Porti: UE decide la politica portuale italiana

Recentemente l’Unione Europea è stata interessata dalla Commissione “Porti: un motore per la crescita” con proposte di regolamento del Parlamento europeo e del Consiglio per quanto riguarda il quadro normativo per l’accesso al mercato dei servizi portuali e la trasparenza finanziaria dei porti. Ci preme rilevare le novità proposte che descriveranno il futuro dei porti e far notare la dimensione esclusiva europea circa le decisioni di politica portuale; e non come qualche membro, isolato, di un Comitato portuale di un porto, solo bagnato e non navigato, crede nella sua verità di decidere per lo sviluppo del suo porto.

Un dato certo da ricordare è quello che tre milioni di lavoratori direttamente o indirettamente sono impegnati nei porti dell’UE e si prevede, entro il 2030, un aumento del 50% delle merci gestite dai porti. La prima proposta è di incoraggiare le misure proposte sui 319 porti che fanno parte della rete transeuropea di trasporto (TEN-T), lasciando agli Stati membri la possibilità di applicare il regolamento proposto ad altri porti; (così più porti del basso Adriatico non sono nelle priorità dell’UE).

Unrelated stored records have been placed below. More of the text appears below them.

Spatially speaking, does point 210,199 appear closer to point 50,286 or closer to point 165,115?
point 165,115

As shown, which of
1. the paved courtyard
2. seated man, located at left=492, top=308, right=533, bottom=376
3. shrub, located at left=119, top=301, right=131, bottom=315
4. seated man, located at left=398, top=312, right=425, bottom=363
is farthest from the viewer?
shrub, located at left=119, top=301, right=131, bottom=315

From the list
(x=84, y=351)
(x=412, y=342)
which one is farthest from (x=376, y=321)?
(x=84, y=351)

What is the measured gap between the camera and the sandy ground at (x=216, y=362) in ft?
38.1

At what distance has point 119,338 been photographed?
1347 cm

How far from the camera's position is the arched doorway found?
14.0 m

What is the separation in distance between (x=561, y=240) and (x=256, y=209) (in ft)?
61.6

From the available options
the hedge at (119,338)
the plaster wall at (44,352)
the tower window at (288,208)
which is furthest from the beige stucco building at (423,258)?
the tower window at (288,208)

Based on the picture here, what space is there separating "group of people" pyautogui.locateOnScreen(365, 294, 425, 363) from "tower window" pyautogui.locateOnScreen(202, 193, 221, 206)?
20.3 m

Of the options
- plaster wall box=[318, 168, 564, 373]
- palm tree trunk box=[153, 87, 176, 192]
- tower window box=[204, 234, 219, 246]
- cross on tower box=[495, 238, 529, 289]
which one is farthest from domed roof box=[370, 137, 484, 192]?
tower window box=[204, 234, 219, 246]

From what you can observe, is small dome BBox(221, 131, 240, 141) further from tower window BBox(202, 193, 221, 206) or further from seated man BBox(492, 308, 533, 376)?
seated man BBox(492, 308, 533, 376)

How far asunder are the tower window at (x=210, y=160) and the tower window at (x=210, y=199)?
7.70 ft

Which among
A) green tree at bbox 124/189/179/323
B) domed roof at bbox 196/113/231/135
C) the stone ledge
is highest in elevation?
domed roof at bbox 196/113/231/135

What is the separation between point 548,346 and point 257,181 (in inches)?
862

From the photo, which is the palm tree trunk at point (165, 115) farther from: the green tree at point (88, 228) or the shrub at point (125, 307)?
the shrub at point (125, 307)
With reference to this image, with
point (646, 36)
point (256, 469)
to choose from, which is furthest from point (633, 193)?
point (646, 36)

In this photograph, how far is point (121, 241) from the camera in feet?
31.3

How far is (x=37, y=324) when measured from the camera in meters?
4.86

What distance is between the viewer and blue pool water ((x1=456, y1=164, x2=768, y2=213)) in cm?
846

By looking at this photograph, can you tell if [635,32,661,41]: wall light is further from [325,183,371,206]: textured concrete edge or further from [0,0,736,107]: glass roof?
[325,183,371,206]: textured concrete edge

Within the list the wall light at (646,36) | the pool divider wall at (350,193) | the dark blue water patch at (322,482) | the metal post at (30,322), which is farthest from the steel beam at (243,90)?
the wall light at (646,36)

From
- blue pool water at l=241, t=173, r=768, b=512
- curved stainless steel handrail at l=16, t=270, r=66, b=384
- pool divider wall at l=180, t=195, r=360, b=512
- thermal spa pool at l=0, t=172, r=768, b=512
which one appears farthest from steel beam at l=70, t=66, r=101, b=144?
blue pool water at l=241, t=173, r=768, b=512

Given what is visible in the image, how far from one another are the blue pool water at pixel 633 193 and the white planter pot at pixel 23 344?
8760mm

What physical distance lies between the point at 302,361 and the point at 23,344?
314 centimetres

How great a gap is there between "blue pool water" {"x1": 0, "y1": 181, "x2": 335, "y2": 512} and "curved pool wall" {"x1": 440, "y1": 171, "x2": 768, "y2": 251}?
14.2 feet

Modernizzare i servizi portuali e attrarre gli investimenti nei porti, garantendo il libero accesso al mercato e rafforzando la trasparenza finanziaria, ma lasciando al tempo stesso un notevole margine di autonomia per le autorità portuali; (considerare che a giugno 2013 sia già partito il dialogo sociale europeo per il settore portuale per assicurare una maggiore coerenza della gestione ambientale dei porti e non si conosce chi dialoga per il basso Adriatico e che cosa!). Si sta discutendo sugli “obiettivi dinamici”, ancora non adottati: parametri legislativi sulle concessioni, proposta di regolamento TEN-T e parametri riguardanti l’accesso di beni e servizi di paesi terzi al mercato interno degli appalti pubblici dell’UE. ( Su questo né Sindaci e/o Presidenti di Regione e nessuna associazione che rappresenti gli enti locali e regionali siano stati direttamente coinvolti).

Si evidenzia che la dimensione territoriale non è esplicitamente presa in considerazione ai fini di uno sviluppo portuale marittimo e soprattutto riguardo a qualsiasi valutazione d’impatto territoriale; ci riferiamo ad un rischio di congestione di mobilità urbana di alcune città-porto per l’acuirsi del fenomeno della containerizzazione senza una “logistica” adeguata anche della retroportualità; cioè esistono delle difficoltà con cui si deve confrontare una politica portuale europea in termini di coesione territoriale. Mentre andrebbe rilevato la diversità dei porti nell’UE, dovuta alla localizzazione geografica, ai diversi tipi di attività economiche, ai differenti regimi normativi portuali e ai diversi quadri politici nazionali applicabili ai porti.

Anche in tema di fondi e progetti europei, si dovrà porre l’accento sulla recente raccomandazione della Corte dei conti europea: “nel prossimo periodo di riferimento, subordinare la concessione dell’aiuto previsto dalla politica di coesione all’esistenza di una strategia globale di sviluppo dei porti a lungo termine (basata sulla valutazione dei bisogni) per tutti i porti dell’area interessata”; e si chiede più determinazione circa il grado di dettaglio delle informazioni che devono fornire le autorità portuali in merito ai finanziamenti pubblici ricevuti, e l’obbligo di tenere conti separati, non siano sproporzionati, specialmente per quanto riguarda le strutture dei costi, che variano enormemente in funzione della localizzazione dei porti. Con il governo delle “larghe intese” si profila un “autunno” di piena estate come il “documento politico” prodotto dai camalli di Genova lascia intendere, mentre gli altri porti della piattaforma italiana sono impegnati nel dialogo sociale.